The monarchy is falling down falling down falling down
O ka halia`loha ihiki mai,
Ke hone ae nei ku`u manawa
O oe no ka`u ipon aloha,
A lo ko e hana nei.
It is for them that I would give the last drop of my blood;
it is for them that I would spend everything belonging to me.
Aloha `oe, aloha `oe, aloha `oe.

I don't think that any of the terms Gizelle or I or the thesis committee came up with do these lines justice. This is not strict parody, or translation, or revision. This is the Queen entering the body of a poem by a poet grieving for the loss of his tradition--which is the tradition that did hers in. Irony doesn't say it either. Eliot's poem has been ghosted, re-appropriated. His poem is pure form, and Gizelle's borrowed words fill that form beautifully and sorrowfully.





[Tortilla & "Eulogies"]



Lyz Soto, who runs YouthSpeaks Hawai`i, wrote an extended chapbook called "Eulogies" about her late ex-husband's schizophrenia, their relationship, his suicide, her coming to terms (if such is possible). She included several maps: a map of the Atlantic as a brain; a map of Belgium's (he was Belgian) cities with parts of the brain; a map of schizophrenia itself. What links Lyz's work with Gizelle's is that, like Gizelle, Lyz began by inhabiting another poem. She was quite taken with Adrienne Rich's Atlas of the Difficult World, which was assigned on the syllabus (and discussed while I was away, alas). So her poem began as a possession by and of that poem. Over several months, Lyz wrote, rewrote, and re-re-rewrote the poem until it became "her own," insofar as any poem can be one's own. It is also very much her late husband's poem. Because schizophrenia is a disease as much as a way of seeing the world, Lyz footnoted the chapbook, including scientific work, as well as poems she was reminded of. And then the footnotes because a place for response to her call; they too became part of the poetic linguistic fabric.

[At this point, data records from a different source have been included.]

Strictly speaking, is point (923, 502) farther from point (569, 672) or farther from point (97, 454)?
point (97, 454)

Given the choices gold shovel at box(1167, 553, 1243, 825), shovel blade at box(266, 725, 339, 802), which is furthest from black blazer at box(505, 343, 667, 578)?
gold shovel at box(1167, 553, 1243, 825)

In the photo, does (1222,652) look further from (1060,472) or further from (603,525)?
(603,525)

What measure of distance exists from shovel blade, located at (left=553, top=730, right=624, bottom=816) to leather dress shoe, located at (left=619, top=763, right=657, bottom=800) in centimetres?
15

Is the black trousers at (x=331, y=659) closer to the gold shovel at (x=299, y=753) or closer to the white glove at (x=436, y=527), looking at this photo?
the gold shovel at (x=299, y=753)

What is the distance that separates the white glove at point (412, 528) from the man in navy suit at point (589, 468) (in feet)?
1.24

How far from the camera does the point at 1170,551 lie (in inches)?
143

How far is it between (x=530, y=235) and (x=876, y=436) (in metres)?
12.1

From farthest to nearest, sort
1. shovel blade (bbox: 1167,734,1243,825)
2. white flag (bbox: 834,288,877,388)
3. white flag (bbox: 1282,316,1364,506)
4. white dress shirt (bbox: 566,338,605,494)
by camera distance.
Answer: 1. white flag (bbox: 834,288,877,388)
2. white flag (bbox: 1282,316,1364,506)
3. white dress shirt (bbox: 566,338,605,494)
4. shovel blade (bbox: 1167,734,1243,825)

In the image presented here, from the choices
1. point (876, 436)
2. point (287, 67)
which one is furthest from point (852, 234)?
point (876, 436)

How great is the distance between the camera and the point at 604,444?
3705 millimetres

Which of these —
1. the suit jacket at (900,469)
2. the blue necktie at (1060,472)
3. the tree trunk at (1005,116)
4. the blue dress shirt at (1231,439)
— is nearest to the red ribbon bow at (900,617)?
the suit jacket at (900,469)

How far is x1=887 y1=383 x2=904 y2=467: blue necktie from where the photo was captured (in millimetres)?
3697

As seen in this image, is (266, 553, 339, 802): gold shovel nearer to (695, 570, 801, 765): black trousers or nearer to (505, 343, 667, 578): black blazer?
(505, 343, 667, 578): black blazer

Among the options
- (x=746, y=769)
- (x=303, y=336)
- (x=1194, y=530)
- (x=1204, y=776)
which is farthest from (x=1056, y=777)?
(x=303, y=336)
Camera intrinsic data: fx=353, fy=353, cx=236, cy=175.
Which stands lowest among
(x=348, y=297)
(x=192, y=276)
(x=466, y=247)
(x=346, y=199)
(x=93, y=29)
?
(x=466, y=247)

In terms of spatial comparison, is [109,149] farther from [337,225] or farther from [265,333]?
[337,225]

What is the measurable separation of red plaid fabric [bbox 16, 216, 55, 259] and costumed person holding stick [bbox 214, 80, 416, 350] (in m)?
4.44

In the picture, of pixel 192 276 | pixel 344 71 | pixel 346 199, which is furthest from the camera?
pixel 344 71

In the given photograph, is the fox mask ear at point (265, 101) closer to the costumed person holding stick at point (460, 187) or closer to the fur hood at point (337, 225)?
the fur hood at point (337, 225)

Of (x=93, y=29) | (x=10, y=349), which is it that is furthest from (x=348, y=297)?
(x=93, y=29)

One of my favorite sections runs along the right margin; I cannot do it justice here on blog-spacing. The words are these:

Did you know
there are over five hundred
waves of red?
I see them.
Letters written across
bodies,
they are speaking
even when they are silent.

Your heart has ten shadows
of red.
Mercury
irony oxide
You are scarlet.


And finally, my two sections of 273: Creative Writing & Literature, made chapbooks and other projects as containers for collages of their work for the semester. Here is a book made by Sam Hatfield out of coconut skin. It is but one of the beautiful and funny creations strewn across my offices' floors. Others include a kleenex box, a trash can, a box carved with the author's name, a score book, a bubble gum dispenser, a picture frame, a manapua box, and more!